The wide ranges are not imprecision. They reflect the difference between an application built to current best practices and one carrying years of accumulated decisions. The published market data on UK retainers spans £475 to £10,000 per month across the agencies surveyed for our retainer scope article — a 20× spread that captures the same variability.

Against any of those numbers, the cost of an annual incremental upgrade looks very different. A current Laravel 12 application upgraded to Laravel 13 (zero breaking changes) is hours of work, not weeks. On a maintenance retainer that handles upgrades as part of routine ongoing scope, the marginal cost of staying current is essentially zero — it absorbs into the same monthly budget that pays for security patches, dependency updates, and the rest of the work that keeps an application healthy.

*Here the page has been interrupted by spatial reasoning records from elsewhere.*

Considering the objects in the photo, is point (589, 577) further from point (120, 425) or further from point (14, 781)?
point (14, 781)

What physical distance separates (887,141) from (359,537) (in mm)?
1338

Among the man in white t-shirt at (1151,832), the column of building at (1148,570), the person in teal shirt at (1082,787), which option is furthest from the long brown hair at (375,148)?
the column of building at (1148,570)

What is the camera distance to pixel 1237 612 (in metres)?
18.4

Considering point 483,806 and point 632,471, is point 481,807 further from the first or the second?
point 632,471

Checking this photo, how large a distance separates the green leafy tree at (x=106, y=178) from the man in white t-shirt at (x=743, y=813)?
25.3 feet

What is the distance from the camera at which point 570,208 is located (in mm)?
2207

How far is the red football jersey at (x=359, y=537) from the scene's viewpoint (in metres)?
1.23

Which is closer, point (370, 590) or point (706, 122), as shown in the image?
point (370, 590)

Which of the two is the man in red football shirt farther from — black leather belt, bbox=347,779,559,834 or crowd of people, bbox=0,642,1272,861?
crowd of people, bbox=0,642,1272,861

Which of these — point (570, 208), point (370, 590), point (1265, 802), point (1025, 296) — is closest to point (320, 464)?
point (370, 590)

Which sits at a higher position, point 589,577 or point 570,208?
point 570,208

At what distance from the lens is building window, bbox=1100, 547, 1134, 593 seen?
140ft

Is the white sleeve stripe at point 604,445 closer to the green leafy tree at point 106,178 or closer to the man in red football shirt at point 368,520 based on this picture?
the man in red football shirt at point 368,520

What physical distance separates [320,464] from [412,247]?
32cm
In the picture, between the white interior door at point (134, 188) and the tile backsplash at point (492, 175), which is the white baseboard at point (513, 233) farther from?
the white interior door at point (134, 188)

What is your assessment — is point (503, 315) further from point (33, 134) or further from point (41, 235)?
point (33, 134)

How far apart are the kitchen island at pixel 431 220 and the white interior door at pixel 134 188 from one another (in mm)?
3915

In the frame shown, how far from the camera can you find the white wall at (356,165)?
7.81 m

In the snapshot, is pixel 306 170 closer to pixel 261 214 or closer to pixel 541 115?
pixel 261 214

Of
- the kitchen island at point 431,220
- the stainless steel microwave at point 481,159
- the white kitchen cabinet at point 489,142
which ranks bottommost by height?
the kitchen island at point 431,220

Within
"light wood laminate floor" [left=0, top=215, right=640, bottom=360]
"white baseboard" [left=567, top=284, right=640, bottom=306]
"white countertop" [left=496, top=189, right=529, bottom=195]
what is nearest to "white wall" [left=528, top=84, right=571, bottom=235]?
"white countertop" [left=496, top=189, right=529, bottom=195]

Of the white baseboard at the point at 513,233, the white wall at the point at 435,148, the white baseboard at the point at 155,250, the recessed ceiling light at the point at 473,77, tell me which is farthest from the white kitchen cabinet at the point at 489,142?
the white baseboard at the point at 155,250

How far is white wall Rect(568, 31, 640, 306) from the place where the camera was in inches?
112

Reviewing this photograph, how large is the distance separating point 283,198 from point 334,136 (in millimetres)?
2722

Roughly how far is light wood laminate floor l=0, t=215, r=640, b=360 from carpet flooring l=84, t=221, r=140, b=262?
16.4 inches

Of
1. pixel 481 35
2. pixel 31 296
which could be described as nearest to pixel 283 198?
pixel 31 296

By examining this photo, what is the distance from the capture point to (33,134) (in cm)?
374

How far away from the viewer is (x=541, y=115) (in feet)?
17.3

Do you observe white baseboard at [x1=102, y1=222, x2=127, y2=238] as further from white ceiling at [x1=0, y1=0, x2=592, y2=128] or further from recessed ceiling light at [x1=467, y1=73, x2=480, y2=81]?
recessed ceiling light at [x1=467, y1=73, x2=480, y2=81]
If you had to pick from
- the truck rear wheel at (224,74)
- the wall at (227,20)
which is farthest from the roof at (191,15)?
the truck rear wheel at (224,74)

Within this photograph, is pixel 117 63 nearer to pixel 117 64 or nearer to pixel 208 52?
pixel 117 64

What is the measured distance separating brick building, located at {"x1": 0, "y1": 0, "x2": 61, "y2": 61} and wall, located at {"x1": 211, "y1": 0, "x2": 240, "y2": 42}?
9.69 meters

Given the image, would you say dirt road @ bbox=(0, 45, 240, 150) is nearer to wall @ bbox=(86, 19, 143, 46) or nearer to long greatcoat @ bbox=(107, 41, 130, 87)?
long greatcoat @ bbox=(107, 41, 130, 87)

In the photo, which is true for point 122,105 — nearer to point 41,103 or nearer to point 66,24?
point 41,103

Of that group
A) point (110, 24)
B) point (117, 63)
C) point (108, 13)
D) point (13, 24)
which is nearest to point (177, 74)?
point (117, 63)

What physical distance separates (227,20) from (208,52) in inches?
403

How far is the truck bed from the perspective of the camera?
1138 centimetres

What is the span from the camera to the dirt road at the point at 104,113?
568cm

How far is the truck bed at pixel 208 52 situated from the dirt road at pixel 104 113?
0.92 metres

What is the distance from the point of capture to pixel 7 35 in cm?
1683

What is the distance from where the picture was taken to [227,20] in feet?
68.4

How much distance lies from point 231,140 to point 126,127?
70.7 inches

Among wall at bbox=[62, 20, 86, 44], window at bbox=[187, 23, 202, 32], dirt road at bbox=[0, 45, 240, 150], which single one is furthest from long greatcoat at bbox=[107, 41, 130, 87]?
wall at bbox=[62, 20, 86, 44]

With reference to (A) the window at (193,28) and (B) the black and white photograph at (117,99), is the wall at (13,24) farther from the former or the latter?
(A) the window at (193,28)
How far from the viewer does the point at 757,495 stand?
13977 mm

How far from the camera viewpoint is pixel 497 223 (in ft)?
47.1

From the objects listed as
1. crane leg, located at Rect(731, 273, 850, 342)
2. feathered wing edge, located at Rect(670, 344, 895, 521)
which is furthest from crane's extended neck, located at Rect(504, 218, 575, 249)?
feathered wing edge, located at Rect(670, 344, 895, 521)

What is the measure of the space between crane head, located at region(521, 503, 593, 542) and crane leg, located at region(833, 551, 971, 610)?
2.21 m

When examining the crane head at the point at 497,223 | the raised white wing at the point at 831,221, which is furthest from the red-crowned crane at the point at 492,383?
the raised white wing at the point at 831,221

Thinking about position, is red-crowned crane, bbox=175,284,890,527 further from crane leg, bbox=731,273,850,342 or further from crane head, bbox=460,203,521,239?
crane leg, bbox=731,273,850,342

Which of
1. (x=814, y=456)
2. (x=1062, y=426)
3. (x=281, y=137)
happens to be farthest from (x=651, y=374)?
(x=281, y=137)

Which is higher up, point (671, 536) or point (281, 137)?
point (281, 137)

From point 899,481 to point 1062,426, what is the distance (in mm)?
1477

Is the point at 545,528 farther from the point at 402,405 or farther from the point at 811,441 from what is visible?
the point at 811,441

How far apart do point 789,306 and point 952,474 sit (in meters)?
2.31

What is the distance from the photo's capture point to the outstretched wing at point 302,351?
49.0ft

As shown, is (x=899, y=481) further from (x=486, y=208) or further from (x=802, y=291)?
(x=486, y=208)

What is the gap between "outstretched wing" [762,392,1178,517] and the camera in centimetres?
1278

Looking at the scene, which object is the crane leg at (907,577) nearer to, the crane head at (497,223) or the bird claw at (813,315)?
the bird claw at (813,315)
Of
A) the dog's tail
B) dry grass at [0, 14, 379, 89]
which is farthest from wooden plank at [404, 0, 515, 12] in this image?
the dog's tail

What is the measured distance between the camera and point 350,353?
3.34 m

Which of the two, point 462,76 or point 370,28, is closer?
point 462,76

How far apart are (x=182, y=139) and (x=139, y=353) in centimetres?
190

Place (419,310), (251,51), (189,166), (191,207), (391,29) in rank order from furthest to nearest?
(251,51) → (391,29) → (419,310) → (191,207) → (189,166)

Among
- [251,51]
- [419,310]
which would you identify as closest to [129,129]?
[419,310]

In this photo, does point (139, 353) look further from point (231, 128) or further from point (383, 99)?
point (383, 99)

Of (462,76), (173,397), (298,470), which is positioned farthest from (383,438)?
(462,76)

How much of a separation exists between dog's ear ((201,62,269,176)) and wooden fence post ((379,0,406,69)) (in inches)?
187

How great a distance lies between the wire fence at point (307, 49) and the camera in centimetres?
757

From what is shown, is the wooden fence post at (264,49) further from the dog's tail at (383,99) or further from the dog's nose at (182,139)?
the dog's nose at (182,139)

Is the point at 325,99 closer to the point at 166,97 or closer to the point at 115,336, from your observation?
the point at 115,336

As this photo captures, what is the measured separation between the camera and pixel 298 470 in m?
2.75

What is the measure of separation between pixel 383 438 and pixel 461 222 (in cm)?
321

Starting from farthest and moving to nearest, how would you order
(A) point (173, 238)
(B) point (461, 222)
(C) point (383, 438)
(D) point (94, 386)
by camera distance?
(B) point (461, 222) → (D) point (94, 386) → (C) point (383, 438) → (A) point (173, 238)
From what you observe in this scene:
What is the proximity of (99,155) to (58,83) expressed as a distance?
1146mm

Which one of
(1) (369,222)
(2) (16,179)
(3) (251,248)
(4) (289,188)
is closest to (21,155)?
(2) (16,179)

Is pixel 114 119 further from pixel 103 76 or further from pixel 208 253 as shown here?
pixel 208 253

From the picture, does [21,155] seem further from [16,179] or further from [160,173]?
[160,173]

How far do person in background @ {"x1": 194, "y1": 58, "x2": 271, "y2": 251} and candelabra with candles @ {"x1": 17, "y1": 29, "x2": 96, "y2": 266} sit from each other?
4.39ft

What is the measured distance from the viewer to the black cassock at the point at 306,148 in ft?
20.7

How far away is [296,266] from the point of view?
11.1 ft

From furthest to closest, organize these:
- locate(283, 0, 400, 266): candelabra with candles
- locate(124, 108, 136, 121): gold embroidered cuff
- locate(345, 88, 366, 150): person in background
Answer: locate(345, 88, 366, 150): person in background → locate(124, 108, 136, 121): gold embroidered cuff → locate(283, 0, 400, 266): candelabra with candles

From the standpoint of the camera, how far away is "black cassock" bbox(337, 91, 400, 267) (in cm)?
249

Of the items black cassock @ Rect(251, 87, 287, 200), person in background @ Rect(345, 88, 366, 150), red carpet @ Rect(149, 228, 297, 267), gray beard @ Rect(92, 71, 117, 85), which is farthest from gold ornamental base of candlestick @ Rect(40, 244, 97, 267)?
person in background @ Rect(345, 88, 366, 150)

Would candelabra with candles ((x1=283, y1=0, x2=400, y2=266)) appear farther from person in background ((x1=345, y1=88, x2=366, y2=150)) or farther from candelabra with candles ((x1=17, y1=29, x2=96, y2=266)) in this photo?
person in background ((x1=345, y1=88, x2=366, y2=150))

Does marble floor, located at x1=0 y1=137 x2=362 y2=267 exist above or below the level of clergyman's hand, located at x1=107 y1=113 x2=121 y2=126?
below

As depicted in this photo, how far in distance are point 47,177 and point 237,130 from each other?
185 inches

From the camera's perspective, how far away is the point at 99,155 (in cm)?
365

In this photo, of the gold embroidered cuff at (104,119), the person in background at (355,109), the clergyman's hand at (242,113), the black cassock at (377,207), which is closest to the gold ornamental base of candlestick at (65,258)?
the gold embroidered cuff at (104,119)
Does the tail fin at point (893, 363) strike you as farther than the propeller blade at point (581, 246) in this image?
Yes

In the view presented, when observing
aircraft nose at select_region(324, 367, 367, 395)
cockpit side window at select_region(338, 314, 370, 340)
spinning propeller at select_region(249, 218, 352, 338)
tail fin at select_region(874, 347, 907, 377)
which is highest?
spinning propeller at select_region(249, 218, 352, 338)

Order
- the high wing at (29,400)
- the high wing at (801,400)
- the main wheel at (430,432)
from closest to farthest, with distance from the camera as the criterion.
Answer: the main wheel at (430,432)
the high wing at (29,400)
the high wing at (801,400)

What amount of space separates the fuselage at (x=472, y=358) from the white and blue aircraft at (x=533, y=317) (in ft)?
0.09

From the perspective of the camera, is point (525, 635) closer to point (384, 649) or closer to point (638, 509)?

This is the structural argument for staying current. Not that any individual upgrade is dramatically cheaper than the next — it isn't — but that the cost stays predictable, the scope stays manageable, and the application stays inside the supported window where the framework team is still fixing problems on your behalf.

The boring stable upgrade

Sixty percent of Laravel applications are at least two versions behind. That figure was true when McCreary published it in 2019, and it's still true now. The annual release cadence means the percentage doesn't decrease over time — it grows, slowly, as more applications cross the two-version threshold while their owners are looking the other way.

The way out isn't dramatic. It's incremental, scheduled, and boring — the boring stable upgrade the developer in the closing quote forgot existed. The maths only stops compounding when someone deliberately decides to stop letting it compound.